_SUPPLIED PASSAGE_.
== Segment start ==

She gave my symptoms a scary-sounding name, which she politely translated ("feeling like you're going to faint"), said there's all sorts of stuff that can cause this, that she doesn't have some of the equipment she'd want to use, and since I don't have insurance that covers specialists (which she'd be sending me to) anyhow, I have to go to the emergency room. She was extremely concerned that I'm living alone and have these symptoms. (I would have mentioned Perrine, but I get the impression that only folks who can call 911 on my behalf count, not cats.) She did do some low-tech tests to rule out stroke as a likely cause, and seemed to consider my already having stopped various drugs for two weeks at a time for troubleshooting purposes, to be convenient for her.
She also gave me a cane. Golly gee, it turns out that having something to lean on when I'm beyond arm's-reach of walls and furniture helps... (Yeah, yeah, point and say "duh", go ahead...) But the big message I took away from this afternoon is that while I've been mostly annoyed and frustrated (and uncomfortable) from all this, she's seriously concerned (er ... and I guess that when the professional is more worried than I am, it's probably a sign that I should be more worried).

== Segment end ==

_YOUR TASKS_.
**A)** Print the doctor-visit passage from "She gave my" to "convenient for her.".
**B)** Say whether each statement agrees with the doctor-visit passage, answering yes or no and quoting the deciding words: (i) The doctor had all the equipment she wanted to use. (ii) The doctor gave the writer a cane. (iii) The doctor ran tests to rule out stroke.
The records are separate material, not part of the doctor-visit passage.

_INFORMATION GIVEN_.
== Segment start ==

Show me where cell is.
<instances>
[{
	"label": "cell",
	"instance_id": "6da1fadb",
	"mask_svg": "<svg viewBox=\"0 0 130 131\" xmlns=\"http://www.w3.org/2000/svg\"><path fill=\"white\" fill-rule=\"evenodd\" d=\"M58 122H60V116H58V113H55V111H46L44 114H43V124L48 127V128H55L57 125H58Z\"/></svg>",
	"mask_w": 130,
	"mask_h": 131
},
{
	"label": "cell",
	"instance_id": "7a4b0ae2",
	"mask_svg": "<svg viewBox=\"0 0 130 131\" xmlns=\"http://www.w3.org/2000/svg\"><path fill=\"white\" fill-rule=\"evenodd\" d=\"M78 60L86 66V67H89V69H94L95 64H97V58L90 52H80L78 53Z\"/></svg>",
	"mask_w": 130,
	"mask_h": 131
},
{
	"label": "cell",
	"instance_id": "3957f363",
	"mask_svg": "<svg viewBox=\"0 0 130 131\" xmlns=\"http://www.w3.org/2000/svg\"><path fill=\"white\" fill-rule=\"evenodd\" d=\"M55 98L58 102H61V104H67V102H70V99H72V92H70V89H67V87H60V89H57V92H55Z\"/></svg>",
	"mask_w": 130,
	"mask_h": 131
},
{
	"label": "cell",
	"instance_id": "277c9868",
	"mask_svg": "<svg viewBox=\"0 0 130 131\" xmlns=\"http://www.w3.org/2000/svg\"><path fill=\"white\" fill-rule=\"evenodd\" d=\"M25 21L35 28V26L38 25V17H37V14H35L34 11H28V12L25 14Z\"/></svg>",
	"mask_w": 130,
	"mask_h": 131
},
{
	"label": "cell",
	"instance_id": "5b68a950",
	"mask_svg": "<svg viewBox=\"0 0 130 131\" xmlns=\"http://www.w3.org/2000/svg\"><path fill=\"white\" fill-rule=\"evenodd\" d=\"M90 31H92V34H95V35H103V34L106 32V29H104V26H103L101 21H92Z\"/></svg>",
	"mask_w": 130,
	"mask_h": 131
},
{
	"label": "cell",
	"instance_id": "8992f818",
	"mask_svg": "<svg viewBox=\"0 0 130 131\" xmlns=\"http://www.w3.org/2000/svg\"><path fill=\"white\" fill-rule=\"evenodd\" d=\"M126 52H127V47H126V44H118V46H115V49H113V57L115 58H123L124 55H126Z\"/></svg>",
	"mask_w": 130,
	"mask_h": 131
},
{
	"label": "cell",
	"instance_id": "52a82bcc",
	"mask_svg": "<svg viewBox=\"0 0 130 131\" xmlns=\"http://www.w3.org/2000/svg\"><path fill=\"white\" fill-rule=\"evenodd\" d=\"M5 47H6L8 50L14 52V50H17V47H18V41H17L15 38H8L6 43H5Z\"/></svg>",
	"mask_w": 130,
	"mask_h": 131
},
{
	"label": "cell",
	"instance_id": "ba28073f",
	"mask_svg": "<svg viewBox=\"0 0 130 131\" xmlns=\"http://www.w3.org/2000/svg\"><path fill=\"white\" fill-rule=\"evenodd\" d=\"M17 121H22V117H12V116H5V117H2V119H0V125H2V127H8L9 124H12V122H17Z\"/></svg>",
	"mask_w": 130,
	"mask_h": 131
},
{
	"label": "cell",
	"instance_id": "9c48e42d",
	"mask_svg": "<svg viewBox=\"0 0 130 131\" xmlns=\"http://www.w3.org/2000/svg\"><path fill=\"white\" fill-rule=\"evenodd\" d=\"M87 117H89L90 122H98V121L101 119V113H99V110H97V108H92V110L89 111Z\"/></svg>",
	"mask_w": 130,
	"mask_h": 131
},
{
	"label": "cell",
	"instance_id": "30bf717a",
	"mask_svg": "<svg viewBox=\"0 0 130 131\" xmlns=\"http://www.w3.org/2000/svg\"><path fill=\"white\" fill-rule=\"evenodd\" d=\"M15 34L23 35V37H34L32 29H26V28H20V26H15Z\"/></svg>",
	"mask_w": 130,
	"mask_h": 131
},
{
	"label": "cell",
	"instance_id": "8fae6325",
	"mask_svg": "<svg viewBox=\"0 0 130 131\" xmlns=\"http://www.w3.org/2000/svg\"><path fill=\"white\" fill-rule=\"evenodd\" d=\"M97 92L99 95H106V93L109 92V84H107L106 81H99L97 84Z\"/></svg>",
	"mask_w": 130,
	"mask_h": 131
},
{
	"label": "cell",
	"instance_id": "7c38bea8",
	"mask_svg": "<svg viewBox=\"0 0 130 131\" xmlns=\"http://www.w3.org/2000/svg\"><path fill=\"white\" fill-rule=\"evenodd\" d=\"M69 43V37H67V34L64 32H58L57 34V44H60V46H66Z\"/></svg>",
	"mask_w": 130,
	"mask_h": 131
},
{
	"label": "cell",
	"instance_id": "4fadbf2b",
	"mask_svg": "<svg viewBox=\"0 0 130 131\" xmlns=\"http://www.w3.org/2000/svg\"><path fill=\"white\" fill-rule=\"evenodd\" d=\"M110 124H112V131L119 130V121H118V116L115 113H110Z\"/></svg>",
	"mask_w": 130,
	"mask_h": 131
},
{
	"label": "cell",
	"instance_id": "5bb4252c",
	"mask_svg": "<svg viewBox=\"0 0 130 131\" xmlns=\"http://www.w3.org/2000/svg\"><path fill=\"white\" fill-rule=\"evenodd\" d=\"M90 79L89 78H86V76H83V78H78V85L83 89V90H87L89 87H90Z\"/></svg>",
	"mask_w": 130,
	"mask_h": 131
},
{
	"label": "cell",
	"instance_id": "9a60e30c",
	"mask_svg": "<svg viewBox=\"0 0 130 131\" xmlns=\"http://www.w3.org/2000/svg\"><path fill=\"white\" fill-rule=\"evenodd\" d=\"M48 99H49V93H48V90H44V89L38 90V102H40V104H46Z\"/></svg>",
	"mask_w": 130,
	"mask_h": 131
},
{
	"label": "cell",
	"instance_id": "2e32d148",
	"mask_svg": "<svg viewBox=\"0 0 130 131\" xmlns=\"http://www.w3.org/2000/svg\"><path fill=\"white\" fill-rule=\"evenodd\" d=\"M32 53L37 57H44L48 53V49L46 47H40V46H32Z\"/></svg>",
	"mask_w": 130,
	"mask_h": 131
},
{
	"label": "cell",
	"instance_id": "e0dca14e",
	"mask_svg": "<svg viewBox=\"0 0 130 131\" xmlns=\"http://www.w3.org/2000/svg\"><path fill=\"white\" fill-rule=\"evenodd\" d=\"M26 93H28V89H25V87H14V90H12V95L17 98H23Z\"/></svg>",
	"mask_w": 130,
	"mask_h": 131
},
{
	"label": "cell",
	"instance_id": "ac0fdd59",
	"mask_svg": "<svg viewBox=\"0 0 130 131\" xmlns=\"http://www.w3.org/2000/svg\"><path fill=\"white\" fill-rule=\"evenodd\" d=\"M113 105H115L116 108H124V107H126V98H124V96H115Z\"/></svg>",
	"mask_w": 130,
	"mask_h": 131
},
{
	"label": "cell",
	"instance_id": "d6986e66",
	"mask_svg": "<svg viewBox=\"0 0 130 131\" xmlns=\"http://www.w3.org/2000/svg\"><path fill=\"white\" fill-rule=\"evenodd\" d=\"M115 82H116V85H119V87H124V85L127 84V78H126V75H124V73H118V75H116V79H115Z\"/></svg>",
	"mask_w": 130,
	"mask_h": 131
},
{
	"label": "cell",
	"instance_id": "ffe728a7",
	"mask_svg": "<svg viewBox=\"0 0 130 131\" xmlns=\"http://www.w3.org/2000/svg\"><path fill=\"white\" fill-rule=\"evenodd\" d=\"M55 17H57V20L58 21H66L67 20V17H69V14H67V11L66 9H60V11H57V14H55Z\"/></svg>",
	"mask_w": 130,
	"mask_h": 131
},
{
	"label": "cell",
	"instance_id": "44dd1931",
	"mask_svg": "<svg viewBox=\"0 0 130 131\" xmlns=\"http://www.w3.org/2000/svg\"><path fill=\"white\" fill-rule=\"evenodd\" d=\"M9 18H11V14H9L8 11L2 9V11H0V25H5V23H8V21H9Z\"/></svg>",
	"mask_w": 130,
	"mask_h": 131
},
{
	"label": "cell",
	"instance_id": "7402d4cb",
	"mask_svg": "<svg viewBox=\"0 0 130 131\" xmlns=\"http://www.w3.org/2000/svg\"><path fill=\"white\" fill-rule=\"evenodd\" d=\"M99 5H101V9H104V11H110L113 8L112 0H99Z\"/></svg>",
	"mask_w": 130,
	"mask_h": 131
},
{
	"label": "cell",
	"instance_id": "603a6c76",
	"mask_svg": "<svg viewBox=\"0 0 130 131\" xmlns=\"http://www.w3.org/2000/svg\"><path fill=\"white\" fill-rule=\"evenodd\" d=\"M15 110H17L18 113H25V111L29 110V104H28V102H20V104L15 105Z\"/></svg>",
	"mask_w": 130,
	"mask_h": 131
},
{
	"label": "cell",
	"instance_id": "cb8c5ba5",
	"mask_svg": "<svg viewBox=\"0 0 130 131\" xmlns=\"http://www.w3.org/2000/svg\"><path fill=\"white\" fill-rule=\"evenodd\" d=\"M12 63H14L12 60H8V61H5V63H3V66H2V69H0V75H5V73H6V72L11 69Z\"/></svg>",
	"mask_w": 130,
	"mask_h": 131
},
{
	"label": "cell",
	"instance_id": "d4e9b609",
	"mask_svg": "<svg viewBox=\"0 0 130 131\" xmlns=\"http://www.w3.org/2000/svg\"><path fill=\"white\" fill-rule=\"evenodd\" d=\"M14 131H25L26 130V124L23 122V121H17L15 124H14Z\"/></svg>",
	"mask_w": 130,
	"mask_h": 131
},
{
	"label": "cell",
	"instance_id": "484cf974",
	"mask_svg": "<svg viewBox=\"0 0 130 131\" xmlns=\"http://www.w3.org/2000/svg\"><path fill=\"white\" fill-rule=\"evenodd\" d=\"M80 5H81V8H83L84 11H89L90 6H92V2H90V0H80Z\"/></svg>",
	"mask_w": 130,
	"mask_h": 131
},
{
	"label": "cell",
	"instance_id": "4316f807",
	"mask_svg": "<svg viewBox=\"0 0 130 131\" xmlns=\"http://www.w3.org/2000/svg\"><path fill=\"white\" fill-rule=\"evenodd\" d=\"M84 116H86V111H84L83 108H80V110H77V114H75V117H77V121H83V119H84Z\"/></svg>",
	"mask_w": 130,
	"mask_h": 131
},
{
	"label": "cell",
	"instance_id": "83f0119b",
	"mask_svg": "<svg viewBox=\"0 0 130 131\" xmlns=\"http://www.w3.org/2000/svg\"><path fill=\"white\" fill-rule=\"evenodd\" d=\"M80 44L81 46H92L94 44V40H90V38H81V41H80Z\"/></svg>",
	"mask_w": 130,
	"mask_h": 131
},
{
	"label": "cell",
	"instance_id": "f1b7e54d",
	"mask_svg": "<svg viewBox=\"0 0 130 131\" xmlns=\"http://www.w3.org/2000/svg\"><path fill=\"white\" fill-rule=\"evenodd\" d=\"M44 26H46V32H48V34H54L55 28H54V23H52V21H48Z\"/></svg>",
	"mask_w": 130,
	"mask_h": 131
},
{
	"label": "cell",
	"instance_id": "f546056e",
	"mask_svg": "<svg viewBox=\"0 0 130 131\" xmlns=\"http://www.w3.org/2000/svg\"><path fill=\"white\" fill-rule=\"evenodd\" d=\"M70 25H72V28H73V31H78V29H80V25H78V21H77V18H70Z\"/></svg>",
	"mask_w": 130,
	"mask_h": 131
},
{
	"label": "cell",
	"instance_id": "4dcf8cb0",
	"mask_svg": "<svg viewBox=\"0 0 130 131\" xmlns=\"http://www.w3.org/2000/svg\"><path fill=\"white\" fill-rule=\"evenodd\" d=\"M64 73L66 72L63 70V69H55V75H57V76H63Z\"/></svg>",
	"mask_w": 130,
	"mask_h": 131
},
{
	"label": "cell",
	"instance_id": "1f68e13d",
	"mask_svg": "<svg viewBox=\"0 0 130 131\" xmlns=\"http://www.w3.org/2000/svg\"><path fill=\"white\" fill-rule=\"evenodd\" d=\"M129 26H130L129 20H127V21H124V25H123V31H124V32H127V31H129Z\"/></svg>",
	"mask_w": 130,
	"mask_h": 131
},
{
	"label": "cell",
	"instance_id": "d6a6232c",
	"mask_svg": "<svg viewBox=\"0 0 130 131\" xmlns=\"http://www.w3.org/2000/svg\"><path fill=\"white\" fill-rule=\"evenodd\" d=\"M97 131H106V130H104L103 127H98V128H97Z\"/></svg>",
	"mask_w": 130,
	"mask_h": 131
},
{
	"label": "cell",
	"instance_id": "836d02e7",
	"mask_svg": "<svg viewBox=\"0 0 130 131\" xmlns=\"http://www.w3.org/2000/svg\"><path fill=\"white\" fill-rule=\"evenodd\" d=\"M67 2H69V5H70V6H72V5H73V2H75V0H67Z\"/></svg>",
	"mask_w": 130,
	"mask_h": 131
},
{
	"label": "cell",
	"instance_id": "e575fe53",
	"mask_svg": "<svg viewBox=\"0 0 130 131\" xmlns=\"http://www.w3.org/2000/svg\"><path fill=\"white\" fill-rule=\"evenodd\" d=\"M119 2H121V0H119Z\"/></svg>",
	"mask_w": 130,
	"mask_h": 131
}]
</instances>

== Segment end ==

_ANSWERS PROVIDED_.
**A)**
She gave my symptoms a scary-sounding name, which she politely translated ("feeling like you're going to faint"), said there's all sorts of stuff that can cause this, that she doesn't have some of the equipment she'd want to use, and since I don't have insurance that covers specialists (which she'd be sending me to) anyhow, I have to go to the emergency room. She was extremely concerned that I'm living alone and have these symptoms. (I would have mentioned Perrine, but I get the impression that only folks who can call 911 on my behalf count, not cats.) She did do some low-tech tests to rule out stroke as a likely cause, and seemed to consider my already having stopped various drugs for two weeks at a time for troubleshooting purposes, to be convenient for her.

**B)**
(i) No: "she doesn't have some of the equipment she'd want to use"
(ii) Yes: "She also gave me a cane."
(iii) Yes: "She did do some low-tech tests to rule out stroke as a likely cause"